Os integrantes do grupo se apresentaram com vestimentas do
Oriente Médio, utilizando diversos instrumentos da região, como derbake, alaúde
e saz, ney, aliados à rabeca brasileira e ao violoncelo barroco. A bela e
impecável apresentação foi muito aplaudida pelo público que disputou espaço na
catedral de São Luís.
Em seguida, foi a vez do Boston Camerata, fundado nos
Estados Unidos em 1954, fazer um passeio por cânticos inspirados no Alcorão,
pelo repertório judaico-sefaradita e pelas famosas “Cantigas de Santa Maria”,
canções galego-portuguesas compostas, em homenagem à Virgem Maria, na corte do
rei espanhol Afonso X. Integram o grupo o simpático Joel Cohen, a cantora Anne
Azéma e o cantor e instrumentista Boujemaa Razgui, nascido no Marrocos, que já
colaborou com artistas pop como Shakira e Beyoncé.
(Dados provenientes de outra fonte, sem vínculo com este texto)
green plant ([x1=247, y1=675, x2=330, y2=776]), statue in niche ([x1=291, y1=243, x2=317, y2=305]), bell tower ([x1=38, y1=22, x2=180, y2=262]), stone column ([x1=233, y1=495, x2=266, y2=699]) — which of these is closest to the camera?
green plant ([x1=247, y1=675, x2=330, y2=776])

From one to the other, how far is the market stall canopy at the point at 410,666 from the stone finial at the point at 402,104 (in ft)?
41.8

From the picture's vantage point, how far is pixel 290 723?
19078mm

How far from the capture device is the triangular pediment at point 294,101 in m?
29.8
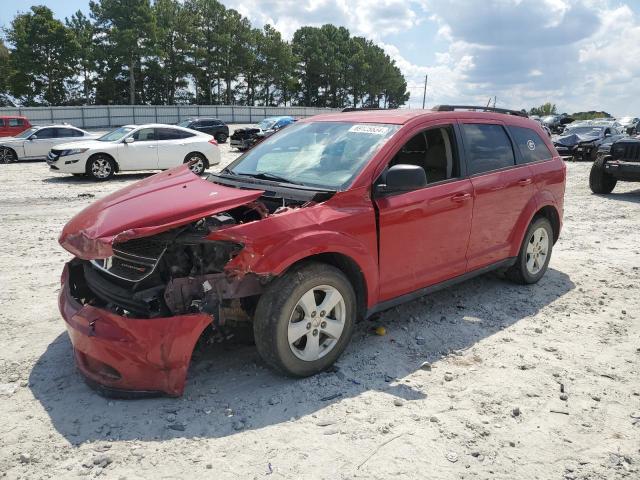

No segundo dia, cujo palco foi o Teatro Arthur Azevedo, a
abertura ficou por conta do projeto Encontro Oriente Ocidente (Brasil-Síria),
inspirado no encontro executado, nos anos 60, pelo músico indiano Ravi Shankar
e o violinista judeu Yehudi Menuhin. Pois, desta vez, a cantora lírica
paranaense Marília Vargas, que sempre vem ao festival maranhense, dividiu a cena
com a cantora síria Oula Al-Saghir, apresentando músicas do repertório
judeu-sefaradita e canções árabes tradicionais. Na base, estavam os músicos
Guilherme de Camargo (cordas), que também já veio várias vezes ao evento, e
Dyocleir Baulé (flautas). Foi realmente lindo.
Para encerrar, teve o cantor sufi (corrente mais mística e
espiritual do islamismo) Abderrahim Abdelmoumen, do Marrocos. Acompanhado pelos
músicos Yacoubi Otmani (alaúde) e Bakale Moheen (derbake) o artista de voz
intensa, realizou uma cerimônia rígida, hipnótica e transcendente no teatro.
Um ponto baixo do festival foi o seminário cuja atração
principal era a fala da professora da Universidade Federal do Rio de Janeiro
(UFRJ), Beatriz Bissio, autora do livro “O mundo falava árabe”, ocorrido no dia
25, no Convento das Mercês. Talvez pelo horário, pelo local ou pelo período
(férias) a importante palestra da historiadora foi pouco aproveitada, com
público pequeno e desinteressado, apesar da presença dos jovens que integram a
Banda do Bom Menino. Merecia uma ponte com, pelo menos, os cursos de História e
Jornalismo das instituições de ensino superior locais.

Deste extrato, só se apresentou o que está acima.